Konkrete Versuche gibt es schon
Bei einer akut aufgetretenen Sehnenverletzung soll die Sehneneinheilung, also die Verschränkung von Sehnen und Knochen, durch den Einsatz von Nanovesikeln optimiert werden. Denn im Rahmen von ausschließlich chirurgischen Therapien sind hohe Raten von Re-Rupturen (also 2. Einrisse oder Sehnenabrisse) zu beobachten. Für diese Anwendung gibt es einen Patentschutz.

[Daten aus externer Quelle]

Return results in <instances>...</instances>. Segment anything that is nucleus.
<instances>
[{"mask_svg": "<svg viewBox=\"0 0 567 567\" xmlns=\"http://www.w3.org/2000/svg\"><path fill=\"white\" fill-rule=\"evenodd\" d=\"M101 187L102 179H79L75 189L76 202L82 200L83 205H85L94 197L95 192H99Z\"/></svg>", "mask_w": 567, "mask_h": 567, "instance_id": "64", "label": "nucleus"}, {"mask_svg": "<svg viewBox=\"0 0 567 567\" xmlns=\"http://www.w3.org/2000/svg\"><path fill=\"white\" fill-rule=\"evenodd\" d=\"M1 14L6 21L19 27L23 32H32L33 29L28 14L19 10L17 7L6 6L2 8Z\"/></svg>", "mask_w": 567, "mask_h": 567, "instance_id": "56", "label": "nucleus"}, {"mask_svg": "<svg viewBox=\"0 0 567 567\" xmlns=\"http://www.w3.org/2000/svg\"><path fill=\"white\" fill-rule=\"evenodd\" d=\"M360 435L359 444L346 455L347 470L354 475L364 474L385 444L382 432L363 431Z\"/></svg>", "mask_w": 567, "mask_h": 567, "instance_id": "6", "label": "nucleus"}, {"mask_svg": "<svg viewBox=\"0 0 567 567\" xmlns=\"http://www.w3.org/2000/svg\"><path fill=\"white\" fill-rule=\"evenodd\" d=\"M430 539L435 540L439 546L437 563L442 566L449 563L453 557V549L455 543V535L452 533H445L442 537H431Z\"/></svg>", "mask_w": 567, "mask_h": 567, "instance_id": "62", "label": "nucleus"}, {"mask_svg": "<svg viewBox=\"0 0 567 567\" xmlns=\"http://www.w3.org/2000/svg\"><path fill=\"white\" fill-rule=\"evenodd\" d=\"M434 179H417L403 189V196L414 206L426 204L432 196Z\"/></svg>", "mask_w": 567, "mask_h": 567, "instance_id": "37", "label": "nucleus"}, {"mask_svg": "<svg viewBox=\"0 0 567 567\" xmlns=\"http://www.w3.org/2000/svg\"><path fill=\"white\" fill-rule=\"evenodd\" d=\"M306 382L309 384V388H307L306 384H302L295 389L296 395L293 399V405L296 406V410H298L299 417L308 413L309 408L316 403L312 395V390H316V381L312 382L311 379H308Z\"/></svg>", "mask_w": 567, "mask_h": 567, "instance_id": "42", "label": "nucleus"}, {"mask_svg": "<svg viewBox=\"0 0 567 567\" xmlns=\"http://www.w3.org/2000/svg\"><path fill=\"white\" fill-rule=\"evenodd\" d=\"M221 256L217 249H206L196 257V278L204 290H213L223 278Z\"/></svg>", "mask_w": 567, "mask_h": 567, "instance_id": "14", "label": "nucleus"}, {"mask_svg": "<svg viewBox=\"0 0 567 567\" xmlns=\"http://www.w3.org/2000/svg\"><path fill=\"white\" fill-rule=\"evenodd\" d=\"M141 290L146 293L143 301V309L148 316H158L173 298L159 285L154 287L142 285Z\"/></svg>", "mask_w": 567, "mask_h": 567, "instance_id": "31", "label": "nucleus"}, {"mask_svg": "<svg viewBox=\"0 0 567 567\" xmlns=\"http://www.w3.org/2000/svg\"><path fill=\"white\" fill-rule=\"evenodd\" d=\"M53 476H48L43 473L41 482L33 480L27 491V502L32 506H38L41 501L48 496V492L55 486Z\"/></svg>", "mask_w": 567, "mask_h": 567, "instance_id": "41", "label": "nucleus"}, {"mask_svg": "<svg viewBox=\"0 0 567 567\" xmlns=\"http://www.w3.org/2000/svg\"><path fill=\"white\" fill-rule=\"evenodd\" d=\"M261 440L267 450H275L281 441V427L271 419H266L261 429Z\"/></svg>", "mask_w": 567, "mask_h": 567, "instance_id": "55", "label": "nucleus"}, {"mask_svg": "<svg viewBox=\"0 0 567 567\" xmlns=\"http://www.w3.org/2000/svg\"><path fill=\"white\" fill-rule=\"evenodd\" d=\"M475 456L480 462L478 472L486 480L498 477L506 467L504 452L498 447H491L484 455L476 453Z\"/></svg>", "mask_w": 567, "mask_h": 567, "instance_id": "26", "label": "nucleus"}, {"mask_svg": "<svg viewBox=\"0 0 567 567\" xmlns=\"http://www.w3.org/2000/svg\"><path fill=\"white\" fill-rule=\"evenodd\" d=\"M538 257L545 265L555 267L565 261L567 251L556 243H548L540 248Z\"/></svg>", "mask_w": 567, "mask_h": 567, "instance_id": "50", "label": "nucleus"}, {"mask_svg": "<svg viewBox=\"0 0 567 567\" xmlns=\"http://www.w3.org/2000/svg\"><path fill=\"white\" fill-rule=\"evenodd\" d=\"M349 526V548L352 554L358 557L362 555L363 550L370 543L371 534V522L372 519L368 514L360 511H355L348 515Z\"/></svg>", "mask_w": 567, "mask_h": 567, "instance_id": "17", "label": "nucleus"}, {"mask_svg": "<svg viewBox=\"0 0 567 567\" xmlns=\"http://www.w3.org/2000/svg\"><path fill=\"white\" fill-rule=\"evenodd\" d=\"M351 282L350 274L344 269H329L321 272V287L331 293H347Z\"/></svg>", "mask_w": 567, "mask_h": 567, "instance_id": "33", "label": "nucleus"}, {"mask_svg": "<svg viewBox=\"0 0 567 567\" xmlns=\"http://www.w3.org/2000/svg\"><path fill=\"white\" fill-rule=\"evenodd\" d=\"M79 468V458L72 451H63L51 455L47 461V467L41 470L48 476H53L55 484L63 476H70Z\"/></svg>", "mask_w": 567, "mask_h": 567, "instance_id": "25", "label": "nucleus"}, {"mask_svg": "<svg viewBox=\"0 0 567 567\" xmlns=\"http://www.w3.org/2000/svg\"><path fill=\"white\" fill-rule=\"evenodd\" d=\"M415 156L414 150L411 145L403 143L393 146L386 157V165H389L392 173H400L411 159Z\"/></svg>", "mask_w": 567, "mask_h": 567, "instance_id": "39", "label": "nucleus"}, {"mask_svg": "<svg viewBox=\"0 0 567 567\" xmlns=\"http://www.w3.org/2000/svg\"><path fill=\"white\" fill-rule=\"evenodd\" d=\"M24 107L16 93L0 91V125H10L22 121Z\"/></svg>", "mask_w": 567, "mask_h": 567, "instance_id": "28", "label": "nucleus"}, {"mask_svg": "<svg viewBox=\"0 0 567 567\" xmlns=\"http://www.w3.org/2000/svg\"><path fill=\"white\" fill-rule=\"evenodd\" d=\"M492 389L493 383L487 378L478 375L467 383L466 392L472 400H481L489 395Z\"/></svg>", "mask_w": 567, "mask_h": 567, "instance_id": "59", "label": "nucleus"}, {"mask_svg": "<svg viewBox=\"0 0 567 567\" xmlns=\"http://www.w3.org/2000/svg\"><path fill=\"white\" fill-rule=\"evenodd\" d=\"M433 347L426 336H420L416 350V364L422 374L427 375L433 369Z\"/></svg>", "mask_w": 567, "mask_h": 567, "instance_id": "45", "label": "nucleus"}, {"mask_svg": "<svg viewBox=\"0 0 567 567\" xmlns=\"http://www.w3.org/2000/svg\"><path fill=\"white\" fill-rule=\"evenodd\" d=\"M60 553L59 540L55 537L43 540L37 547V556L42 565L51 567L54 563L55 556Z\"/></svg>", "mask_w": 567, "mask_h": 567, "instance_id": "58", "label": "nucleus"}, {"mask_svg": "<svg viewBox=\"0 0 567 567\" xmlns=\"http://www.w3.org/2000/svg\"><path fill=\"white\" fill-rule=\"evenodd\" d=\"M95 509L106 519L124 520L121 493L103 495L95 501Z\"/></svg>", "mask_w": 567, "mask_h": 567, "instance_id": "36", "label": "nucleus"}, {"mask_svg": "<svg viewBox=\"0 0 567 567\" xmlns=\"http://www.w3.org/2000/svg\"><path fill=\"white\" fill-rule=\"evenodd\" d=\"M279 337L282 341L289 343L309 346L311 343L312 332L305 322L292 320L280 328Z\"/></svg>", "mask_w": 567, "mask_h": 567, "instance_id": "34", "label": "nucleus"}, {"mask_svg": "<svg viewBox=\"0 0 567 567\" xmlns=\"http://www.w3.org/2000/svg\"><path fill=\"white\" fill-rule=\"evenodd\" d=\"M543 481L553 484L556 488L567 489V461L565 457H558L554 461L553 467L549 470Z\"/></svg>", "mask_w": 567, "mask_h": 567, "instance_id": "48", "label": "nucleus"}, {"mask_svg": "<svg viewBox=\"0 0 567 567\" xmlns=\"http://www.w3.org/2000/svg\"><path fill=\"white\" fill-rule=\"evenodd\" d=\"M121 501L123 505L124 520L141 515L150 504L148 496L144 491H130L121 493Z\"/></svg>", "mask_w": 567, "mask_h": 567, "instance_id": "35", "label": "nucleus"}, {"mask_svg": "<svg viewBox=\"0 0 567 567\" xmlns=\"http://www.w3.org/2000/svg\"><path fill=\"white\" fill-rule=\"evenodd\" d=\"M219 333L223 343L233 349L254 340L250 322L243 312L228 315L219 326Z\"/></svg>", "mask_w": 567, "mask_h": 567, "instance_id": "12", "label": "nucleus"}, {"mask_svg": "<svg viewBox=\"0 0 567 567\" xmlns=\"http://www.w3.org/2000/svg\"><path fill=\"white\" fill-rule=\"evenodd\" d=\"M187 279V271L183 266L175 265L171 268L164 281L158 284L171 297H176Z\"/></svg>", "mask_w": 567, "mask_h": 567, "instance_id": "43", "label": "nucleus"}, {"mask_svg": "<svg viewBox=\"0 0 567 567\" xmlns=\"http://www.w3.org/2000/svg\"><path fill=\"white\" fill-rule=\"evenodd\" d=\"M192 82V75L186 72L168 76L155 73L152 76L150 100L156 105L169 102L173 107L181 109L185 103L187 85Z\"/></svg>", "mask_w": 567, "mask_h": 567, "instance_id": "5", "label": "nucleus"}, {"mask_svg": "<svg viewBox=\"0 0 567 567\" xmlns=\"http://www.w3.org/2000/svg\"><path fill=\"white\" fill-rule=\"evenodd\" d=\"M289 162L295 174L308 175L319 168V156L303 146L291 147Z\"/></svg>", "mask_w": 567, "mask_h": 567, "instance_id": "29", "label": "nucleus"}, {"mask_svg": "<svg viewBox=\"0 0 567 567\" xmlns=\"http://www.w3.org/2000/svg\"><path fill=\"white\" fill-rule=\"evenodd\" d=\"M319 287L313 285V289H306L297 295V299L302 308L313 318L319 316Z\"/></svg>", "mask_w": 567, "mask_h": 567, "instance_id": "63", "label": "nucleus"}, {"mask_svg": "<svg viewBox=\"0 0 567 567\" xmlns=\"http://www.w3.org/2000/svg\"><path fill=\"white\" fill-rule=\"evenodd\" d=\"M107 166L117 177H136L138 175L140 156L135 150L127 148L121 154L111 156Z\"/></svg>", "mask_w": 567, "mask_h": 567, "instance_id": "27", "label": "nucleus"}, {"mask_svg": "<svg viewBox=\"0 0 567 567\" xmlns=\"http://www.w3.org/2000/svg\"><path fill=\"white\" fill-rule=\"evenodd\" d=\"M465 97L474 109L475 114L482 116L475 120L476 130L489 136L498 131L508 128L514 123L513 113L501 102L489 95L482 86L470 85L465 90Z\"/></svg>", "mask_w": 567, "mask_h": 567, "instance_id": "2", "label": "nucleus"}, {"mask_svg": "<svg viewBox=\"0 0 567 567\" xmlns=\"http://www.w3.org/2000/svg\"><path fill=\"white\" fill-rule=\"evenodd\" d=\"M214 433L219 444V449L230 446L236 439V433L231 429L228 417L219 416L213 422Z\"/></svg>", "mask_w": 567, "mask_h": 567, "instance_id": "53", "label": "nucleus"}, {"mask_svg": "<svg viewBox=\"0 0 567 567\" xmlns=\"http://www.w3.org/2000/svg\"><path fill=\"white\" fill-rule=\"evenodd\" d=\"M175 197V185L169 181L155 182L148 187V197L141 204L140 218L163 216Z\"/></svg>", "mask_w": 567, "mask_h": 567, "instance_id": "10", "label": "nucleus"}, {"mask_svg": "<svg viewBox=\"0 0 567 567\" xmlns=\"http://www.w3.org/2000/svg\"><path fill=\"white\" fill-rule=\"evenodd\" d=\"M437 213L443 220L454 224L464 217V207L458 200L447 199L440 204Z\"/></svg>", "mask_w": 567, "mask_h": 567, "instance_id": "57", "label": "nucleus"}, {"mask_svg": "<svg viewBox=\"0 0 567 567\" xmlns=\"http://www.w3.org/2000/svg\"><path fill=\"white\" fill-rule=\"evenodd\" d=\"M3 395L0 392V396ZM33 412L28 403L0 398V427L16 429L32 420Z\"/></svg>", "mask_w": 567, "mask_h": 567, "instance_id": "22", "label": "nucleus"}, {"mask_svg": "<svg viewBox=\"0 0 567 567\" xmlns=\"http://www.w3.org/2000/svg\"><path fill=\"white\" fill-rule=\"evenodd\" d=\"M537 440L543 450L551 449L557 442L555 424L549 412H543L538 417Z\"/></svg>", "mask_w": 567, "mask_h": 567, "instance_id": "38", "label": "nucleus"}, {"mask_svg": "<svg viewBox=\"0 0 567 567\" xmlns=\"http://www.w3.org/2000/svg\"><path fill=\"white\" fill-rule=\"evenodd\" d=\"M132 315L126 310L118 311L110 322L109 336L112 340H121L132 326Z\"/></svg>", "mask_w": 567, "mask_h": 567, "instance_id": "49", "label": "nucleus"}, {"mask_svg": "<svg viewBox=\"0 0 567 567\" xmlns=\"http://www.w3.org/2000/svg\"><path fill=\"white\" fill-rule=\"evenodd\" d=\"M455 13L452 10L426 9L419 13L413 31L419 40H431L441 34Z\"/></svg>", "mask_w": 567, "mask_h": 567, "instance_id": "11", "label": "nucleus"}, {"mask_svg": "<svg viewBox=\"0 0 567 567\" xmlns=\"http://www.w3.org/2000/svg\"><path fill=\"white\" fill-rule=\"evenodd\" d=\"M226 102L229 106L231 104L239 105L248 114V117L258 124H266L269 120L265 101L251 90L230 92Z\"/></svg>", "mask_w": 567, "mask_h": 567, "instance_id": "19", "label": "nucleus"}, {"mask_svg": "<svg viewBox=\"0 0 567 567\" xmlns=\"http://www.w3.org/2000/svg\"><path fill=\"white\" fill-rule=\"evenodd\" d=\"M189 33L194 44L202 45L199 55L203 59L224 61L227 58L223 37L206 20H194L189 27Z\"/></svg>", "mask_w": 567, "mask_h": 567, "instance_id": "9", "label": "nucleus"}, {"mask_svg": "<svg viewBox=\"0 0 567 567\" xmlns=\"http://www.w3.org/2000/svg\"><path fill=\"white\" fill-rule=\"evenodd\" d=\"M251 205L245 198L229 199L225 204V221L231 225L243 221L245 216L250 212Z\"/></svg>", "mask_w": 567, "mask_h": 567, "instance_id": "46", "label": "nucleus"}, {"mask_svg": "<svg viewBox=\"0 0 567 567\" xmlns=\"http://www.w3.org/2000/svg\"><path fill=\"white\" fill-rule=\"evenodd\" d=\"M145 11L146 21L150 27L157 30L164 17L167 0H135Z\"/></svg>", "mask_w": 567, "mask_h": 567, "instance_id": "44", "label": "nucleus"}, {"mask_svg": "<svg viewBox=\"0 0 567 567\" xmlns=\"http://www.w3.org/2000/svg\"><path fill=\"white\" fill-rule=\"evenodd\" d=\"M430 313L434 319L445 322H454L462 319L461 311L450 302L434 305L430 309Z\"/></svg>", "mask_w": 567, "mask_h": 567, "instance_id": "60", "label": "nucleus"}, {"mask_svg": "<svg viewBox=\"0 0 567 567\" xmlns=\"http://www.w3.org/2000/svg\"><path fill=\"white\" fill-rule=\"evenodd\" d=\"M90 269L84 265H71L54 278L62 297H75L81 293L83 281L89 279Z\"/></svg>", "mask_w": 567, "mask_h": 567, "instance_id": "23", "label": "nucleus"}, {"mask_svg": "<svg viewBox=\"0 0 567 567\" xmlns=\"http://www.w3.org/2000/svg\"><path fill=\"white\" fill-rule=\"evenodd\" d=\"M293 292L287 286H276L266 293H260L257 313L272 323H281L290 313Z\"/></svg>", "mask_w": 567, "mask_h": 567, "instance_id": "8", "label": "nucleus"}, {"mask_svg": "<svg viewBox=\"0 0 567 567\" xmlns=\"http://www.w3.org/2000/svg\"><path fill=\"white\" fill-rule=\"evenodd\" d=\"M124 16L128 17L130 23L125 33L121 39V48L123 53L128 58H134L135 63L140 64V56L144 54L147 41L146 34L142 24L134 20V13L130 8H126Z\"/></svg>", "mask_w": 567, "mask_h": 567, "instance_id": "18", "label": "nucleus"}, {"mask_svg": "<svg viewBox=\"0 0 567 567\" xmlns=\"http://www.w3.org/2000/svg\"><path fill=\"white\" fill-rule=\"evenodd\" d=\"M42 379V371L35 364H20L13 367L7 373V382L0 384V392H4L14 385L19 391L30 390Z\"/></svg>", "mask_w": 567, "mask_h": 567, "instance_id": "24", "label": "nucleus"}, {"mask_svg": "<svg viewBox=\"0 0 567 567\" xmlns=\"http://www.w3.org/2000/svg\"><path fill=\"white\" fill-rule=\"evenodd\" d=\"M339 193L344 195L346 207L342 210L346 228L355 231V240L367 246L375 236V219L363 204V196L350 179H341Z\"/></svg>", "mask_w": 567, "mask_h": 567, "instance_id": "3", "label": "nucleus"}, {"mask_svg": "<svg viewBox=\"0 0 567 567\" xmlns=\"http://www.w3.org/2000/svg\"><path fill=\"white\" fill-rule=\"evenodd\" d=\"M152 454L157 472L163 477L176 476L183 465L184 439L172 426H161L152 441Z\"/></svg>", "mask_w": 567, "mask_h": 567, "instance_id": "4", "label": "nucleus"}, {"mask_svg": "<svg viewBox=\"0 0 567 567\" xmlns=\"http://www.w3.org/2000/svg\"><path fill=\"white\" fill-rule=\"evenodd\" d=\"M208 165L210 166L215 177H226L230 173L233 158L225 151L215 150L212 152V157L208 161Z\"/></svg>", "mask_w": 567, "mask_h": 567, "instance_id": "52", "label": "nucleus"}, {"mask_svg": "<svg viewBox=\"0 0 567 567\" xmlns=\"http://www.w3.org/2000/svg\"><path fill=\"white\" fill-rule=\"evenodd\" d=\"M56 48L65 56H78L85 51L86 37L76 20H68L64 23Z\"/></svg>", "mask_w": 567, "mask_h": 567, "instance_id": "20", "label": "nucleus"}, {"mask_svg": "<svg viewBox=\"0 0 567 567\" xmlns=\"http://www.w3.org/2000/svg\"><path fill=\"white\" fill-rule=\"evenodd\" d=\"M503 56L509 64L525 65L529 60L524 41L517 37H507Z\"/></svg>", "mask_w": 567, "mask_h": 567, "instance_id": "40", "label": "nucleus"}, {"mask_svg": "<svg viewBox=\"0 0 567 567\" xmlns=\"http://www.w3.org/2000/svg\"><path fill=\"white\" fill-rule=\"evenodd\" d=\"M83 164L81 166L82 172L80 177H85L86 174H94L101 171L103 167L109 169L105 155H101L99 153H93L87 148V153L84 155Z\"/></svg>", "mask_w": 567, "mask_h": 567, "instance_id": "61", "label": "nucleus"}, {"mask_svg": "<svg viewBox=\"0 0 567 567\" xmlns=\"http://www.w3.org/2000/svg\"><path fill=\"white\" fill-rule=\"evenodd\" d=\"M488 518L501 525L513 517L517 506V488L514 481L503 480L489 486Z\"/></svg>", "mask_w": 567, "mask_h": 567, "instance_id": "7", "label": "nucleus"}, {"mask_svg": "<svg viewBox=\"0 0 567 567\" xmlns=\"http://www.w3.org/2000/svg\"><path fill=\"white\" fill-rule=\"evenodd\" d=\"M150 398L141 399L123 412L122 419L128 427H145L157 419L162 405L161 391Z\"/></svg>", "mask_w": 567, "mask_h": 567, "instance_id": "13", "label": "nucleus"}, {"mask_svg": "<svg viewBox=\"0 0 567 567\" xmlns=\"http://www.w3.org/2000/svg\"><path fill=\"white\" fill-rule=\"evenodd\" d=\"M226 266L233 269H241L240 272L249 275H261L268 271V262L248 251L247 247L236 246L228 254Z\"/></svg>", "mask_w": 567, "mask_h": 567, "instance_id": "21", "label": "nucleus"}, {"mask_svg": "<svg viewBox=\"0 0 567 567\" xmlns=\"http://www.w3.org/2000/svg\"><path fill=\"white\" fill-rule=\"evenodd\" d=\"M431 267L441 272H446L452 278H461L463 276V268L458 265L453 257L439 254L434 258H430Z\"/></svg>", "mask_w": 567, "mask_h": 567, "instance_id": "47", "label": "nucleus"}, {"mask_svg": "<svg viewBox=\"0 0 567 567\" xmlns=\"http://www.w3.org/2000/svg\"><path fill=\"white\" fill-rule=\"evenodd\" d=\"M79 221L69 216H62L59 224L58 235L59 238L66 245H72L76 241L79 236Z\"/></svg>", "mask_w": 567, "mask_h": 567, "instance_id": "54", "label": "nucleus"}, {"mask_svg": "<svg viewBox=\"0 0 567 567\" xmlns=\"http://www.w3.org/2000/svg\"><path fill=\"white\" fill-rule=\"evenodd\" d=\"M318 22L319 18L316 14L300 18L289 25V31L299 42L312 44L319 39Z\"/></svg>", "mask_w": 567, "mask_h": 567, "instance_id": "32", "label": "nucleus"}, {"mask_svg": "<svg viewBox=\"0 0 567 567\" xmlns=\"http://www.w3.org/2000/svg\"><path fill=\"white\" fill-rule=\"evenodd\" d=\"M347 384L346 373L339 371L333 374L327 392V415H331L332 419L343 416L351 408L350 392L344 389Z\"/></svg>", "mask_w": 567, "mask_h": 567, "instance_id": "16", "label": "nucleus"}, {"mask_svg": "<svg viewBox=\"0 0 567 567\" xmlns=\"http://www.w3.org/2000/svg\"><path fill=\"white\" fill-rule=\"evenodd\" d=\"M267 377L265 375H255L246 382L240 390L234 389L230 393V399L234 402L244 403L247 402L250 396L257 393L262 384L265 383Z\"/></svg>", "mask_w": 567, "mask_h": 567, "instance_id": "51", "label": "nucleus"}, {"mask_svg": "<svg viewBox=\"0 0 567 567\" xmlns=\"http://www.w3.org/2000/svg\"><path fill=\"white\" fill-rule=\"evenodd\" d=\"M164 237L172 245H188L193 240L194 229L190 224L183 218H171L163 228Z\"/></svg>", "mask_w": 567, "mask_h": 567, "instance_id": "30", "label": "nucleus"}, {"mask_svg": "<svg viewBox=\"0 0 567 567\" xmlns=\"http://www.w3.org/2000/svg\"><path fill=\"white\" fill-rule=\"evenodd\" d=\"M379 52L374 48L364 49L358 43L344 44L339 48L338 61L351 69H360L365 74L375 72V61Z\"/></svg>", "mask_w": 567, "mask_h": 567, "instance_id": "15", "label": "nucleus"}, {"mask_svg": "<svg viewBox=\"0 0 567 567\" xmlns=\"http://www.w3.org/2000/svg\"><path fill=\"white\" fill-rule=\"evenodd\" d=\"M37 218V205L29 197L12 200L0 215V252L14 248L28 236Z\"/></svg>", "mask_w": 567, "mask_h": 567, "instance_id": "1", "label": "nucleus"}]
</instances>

Die Wirksamkeit von Nanovesikeln konnte bereits in Großtiermodellen bewiesen werden.
Besser hören
Ein weiteres, bereits konkretes Therapiefeld ist die Innenohrschwerhörigkeit, bei der die Funktion der Schnecke (Cochlea) ausgefallen oder eingeschränkt ist. Ist der Hörnerv nicht geschädigt, kann dieser über ein Cochlea-Implantat (CI) direkt stimuliert werden. Kernstück des Implantats ist ein Elektrodenträger, der in die Hörschnecke eingeführt wird und dort die vorhandenen Nervenzellen elektrisch anregt. Patienten können nach Cochlea-Implantation jedoch Entzündungen entwickeln, die zu Vernarbung und „Isolierung“ der Elektrode führen, wodurch es zu einem 2. Hörverlust kommen kann. Hier wurde bereits bei einem Menschen ein Heilversuch mit Nanovesikeln gestartet. Der Patient hatte links ein Cochlea Implantat mit Nanovesikeln erhalten. Der Therapieversuch wurde gut vertragen und die Sprachverständlichkeit war sehr gut. Dazu gibt es eine Zusammenarbeit mit dem Innsbrucker Unternehmen MED-EL. Es geht wie im Fall der Sehnenheilung darum, die Reaktion des Gewebes auf eine Verletzung zu verbessern, indem Nanovesikel entzündungsmindernd wirken und eine Narbenbildung verhindert wird.